> [Trecho do texto]
= = = =

#07 Mostra de São Paulo 2020



DIAS

Direção: Tsai Ming-liang

Ano: 2020

País de origem: Coreia do Sul

    Dias é uma experiência audiovisual sobre a qual eu pouco sabia quando dei o play. O único fato do qual eu muito ouvi falar era a lentidão da narrativa, característica constante na filmografia de Tsai Ming-liang. Minha primeira surpresa veio logo nos créditos iniciais: o filme seria exibido propositalmente sem legenda. Como eu entenderia o coreano que estava para sair das bocas dos personagens?

    O primeiro plano do filme já expõe o tom dos 127 minutos de duração. O ator Lee Kang-sheng está sentado atrás da janela de vidro de sua casa enquanto está chovendo do lado de fora. A cena, sem qualquer corte, parece durar uma eternidade e Kang permanece imóvel e mudo. Esta é a essência de Dias: planos muito longos (li que eram apenas 46 no total) nos quais parece que nada acontece. Na verdade, o diretor confere uma melancolia devastadora ao mostrar o cotidiano dos protagonistas.

    Preciso admitir que cheguei a chamar o cineasta de pretensioso quando alcancei a marca dos 45 minutos de projeção. Era evidente o propósito dele com aquela abordagem, mas era necessário alongar tanto aquelas cenas? A resposta positiva veio na segunda metade do longa, quando o encontro entre Kang e Non (Anong Houngheuangsy) finalmente acontece. O espectador precisava estar cansado depois de mais de 1 hora sem "nada" acontecer, assim como os personagens estão cansados de seu dia-a-dia, para que a magia daquela cena no quarto de hotel se concretizasse e fosse devidamente sentida. Interessante como o realizador não faz questão de mudar o ritmo, que permanece lento, pois a força presente ali não poderia ser conferida por palavras ou por uma montagem mais acelerada. Ela está apenas no contato entre os dois corpos.

= = = =

> [Tarefas]
1) Segundo a crítica do filme Dias, quantos minutos dura o filme?
2) Resuma em duas frases a crítica do filme Dias.
3) Por favor, prossiga com a crítica do filme Dias a partir do ponto em que ela para.

> [Itens armazenados]
= = = =

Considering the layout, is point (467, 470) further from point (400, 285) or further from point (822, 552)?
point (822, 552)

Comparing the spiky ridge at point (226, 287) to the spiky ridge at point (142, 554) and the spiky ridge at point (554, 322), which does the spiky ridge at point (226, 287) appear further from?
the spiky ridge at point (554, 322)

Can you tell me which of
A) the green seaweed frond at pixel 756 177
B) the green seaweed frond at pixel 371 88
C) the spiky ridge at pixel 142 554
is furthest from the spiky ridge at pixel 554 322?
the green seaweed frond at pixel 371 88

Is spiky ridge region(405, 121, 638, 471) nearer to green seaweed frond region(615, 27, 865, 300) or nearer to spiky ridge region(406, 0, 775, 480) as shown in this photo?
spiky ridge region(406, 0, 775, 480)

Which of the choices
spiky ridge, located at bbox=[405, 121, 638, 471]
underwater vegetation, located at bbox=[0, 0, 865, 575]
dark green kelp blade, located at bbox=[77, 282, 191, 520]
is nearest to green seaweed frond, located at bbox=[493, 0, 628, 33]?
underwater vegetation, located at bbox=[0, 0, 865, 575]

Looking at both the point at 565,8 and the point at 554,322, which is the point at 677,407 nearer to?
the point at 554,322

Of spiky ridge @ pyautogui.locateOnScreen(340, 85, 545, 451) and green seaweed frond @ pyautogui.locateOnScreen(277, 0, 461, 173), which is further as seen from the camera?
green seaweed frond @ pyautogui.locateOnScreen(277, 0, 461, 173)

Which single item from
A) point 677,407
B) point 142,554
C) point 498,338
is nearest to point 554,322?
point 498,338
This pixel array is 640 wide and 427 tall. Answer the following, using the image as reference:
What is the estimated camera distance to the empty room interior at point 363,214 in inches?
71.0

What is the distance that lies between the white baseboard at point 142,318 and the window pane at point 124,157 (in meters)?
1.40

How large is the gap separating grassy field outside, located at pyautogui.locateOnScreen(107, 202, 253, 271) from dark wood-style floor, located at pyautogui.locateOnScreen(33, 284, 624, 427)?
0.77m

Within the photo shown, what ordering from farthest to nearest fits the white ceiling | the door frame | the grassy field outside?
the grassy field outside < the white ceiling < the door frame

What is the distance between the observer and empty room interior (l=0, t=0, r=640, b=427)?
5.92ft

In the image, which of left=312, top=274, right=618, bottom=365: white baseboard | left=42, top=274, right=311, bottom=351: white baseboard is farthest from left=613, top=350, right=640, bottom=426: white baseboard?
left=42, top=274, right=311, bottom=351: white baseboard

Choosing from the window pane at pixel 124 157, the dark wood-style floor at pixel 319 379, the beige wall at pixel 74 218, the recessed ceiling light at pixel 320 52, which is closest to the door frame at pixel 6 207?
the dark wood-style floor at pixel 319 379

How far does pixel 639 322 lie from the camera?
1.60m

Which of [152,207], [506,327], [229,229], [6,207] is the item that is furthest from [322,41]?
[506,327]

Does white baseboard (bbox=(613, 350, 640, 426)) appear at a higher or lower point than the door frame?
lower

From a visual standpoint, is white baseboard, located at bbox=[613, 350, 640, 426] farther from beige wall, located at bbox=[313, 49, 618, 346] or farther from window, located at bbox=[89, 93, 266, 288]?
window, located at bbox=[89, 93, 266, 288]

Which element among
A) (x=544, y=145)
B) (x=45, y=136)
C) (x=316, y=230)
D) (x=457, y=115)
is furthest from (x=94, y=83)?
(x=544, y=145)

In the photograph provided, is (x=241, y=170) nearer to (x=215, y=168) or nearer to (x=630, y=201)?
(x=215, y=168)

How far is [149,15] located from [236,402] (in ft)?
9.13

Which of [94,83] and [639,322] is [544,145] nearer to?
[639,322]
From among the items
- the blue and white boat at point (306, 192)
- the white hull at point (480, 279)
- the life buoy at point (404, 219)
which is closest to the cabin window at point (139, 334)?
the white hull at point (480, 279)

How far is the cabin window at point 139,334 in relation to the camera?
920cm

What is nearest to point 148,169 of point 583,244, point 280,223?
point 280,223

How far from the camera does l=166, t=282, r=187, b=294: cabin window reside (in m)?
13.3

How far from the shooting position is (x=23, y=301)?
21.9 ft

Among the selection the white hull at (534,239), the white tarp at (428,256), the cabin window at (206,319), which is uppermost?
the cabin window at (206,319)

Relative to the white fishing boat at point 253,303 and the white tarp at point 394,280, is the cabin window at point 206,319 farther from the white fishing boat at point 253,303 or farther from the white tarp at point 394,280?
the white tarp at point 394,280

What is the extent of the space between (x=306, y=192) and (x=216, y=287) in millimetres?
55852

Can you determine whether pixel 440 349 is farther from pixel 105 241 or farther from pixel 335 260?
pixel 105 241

= = = =

> [Respostas]
1) 127 minutos.

2) Dias, de Tsai Ming-liang, é feito de planos muito longos nos quais parece que nada acontece, e com eles o diretor confere uma melancolia devastadora ao cotidiano dos protagonistas. A lentidão, que aos 45 minutos levou a crítica a chamar o cineasta de pretensioso, se justifica na segunda metade, quando o encontro entre Kang e Non no quarto de hotel ganha força pelo cansaço acumulado e pelo contato entre os dois corpos.

3)
    A subjetividade de minha experiência com Dias foi ainda maior por causa de uma mera coincidência. Estou com uma dor muscular na cervical há dias, o que está me incomodando bastante. Da mesma forma, Kang é um homem que vive seus dias com uma dor que não alivia de forma alguma, mesmo com a utilização de técnicas da medicina oriental. Quando a cena do quarto de hotel finalmente acontece, fui capaz de sentir o alívio do personagem. Sua dor cessou (ou, pelo menos, foi momentaneamente esquecida) e ele conseguiu sentir prazer na vida.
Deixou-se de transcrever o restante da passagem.